それはまあ確かにそうだ。実際にはバンバン使い捨てにされているはずだが、あまり露骨にはやらないだろう。士気や忠誠に響く。

王太子は続ける。

「そなたを使者として送った後、こちらでは兵を動かす手はずを整えておく。危険を感じたら口先で適当に丸め込んで戻ってくるがよい。ありったけの騎兵でそなたらを回収する」

「ありがとうございます」

どこまでアテにしていいのかはわからないが、救援を約束してくれたという事実だけでも少しは安心できる。自分の命を粗末に扱われて嬉しい人間はいないからな。
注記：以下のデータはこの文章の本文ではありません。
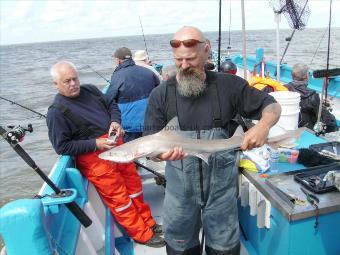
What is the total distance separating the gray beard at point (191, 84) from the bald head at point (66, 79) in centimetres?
173

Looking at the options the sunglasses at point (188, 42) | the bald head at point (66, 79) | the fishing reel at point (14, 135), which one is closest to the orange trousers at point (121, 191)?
the bald head at point (66, 79)

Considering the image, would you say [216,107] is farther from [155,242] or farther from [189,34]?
[155,242]

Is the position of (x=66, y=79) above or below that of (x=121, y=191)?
above

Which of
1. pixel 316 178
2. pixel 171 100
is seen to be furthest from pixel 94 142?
pixel 316 178

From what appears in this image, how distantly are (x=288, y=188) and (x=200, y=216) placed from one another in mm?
950

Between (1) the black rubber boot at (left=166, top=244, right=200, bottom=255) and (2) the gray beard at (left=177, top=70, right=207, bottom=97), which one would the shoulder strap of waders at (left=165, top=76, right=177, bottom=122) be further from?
(1) the black rubber boot at (left=166, top=244, right=200, bottom=255)

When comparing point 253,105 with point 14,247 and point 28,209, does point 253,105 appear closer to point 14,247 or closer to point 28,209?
point 28,209

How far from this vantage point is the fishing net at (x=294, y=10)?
576 centimetres

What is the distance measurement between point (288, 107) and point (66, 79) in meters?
Result: 2.99

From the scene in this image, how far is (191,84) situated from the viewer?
2.81 meters

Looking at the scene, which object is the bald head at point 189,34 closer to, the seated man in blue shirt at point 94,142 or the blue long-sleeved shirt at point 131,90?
the seated man in blue shirt at point 94,142

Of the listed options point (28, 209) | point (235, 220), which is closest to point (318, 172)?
point (235, 220)

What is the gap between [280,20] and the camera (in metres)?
5.88

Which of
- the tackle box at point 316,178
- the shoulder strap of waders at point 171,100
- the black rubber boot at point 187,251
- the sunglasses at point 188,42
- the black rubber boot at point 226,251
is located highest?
the sunglasses at point 188,42
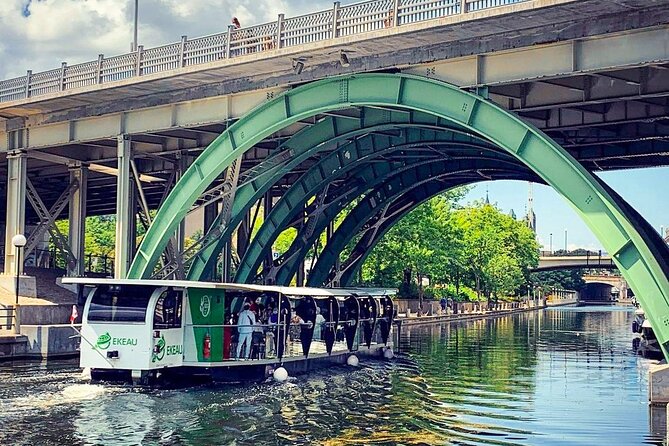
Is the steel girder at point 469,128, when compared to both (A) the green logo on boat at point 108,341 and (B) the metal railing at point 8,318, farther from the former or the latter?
(A) the green logo on boat at point 108,341

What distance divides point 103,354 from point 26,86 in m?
16.5

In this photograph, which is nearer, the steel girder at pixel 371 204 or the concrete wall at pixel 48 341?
the concrete wall at pixel 48 341

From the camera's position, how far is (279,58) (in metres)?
30.0

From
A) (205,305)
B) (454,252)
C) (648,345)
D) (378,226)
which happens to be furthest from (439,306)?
(205,305)

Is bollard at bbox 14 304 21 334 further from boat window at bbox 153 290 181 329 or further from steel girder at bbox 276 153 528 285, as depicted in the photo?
steel girder at bbox 276 153 528 285

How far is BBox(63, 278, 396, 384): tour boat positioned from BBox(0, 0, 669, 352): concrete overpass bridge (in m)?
4.91

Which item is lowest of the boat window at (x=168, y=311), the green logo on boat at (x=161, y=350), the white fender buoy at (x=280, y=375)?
the white fender buoy at (x=280, y=375)

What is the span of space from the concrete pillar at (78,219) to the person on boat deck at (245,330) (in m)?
16.7

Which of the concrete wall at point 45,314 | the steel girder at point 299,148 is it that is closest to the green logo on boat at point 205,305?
the steel girder at point 299,148

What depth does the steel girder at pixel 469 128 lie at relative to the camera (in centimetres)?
2248

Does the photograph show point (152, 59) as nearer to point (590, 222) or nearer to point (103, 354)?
point (103, 354)

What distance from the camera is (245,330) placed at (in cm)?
2988

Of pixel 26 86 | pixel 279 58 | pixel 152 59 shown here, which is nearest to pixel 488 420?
pixel 279 58

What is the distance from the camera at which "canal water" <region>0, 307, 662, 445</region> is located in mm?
20391
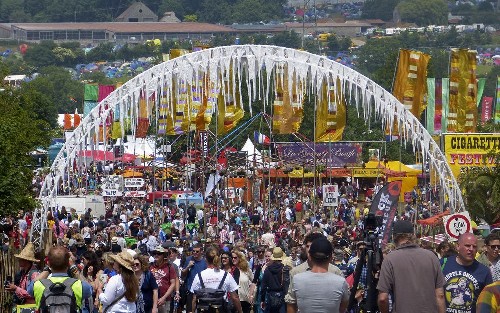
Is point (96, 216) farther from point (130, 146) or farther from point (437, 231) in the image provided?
point (130, 146)

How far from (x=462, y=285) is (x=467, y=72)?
29549 millimetres

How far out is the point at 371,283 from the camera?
1365 cm

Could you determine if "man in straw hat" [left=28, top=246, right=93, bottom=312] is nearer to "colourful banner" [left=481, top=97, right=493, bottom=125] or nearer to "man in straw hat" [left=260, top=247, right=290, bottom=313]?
"man in straw hat" [left=260, top=247, right=290, bottom=313]

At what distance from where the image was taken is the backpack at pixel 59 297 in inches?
522

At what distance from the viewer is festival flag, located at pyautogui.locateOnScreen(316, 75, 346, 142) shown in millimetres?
39062

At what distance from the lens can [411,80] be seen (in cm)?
4000

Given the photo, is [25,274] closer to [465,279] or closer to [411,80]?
[465,279]

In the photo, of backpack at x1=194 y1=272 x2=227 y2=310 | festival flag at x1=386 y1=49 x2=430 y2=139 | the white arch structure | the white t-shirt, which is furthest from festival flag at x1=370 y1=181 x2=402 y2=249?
festival flag at x1=386 y1=49 x2=430 y2=139

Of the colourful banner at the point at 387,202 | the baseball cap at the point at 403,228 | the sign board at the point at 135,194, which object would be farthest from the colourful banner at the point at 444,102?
the baseball cap at the point at 403,228

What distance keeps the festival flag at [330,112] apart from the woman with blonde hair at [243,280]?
62.6 feet

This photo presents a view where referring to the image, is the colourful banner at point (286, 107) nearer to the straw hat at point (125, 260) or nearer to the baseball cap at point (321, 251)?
the straw hat at point (125, 260)

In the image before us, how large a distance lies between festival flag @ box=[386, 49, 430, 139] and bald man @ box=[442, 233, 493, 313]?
2568 cm

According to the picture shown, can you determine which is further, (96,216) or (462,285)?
(96,216)

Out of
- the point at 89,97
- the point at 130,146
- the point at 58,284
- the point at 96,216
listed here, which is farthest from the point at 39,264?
the point at 130,146
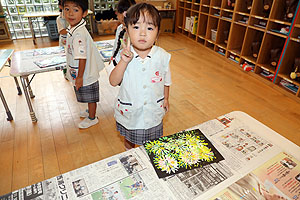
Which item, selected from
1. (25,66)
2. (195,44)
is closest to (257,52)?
(195,44)

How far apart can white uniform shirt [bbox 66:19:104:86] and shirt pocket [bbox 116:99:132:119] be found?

「だからという訳ではないのだが、もし可能であれば敵方の動揺や隙を生み出してほしい。突破口が開けば手持ちの兵力で野戦築城を妨害し、橋頭堡を築かせないようにできる」

おいおい。どこまで欲張りなんだ、この王太子サマ。

さすがの俺も呆れてしまったが、王太子は俺の手をそっと握った。

「すまぬな。だがそなたを見ていると、もしかしたらそれも可能ではないか。そう期待してしまうのだ」

いきなり俺を口説き始めたぞ、こいつ。頭の中どうなってるんだ。

しかし偉い人に期待されると何となくやる気になってしまうのが、哀しき日本のビジネスマンである。あと、期待を裏切った場合の冷遇が怖い。

仕方ないので俺はうなずいておく。

「光栄です。微力ではありますが、全力を尽くすことをお約束します」

「ああ、頼むぞ」

俺ってチョロいな……。

心の中で溜息をついていると、後ろからコツコツとブーツのかかとを蹴られた。

「おぬしは私の紋章官なのだぞ。それを忘れるな」

「忘れたことは一度もありませんよ」

「だったら呆けたような顔をするでないわ。私の前で兄上にデレデレしおって」

してません。してないよな?

するとウルリス王太子は楽しそうに笑う。

「フィオレはさすがだな。良い紋章官を選んだ」

「そっ、そうですか!? いえ、そのようなことは決して……」

姫だってお兄ちゃんに褒められてデレデレしてるじゃないか。

というかこの王太子、誰に対してもこうなんだな。危なくときめいちゃうところだった。次期国王として育てられただけあって、とんでもない人たらしだ。気をつけよう。

王太子は封蝋の施された巻物を姫に手渡す。

「これが私からの書状だ。エンド卿に持たせてくれ。成果を期待しているぞ」

「はい、兄上」

王太子はにこやかに手を振りながら、近衛をぞろぞろ連れて丘陵を下っていった。

しょうがない、やるしかないか。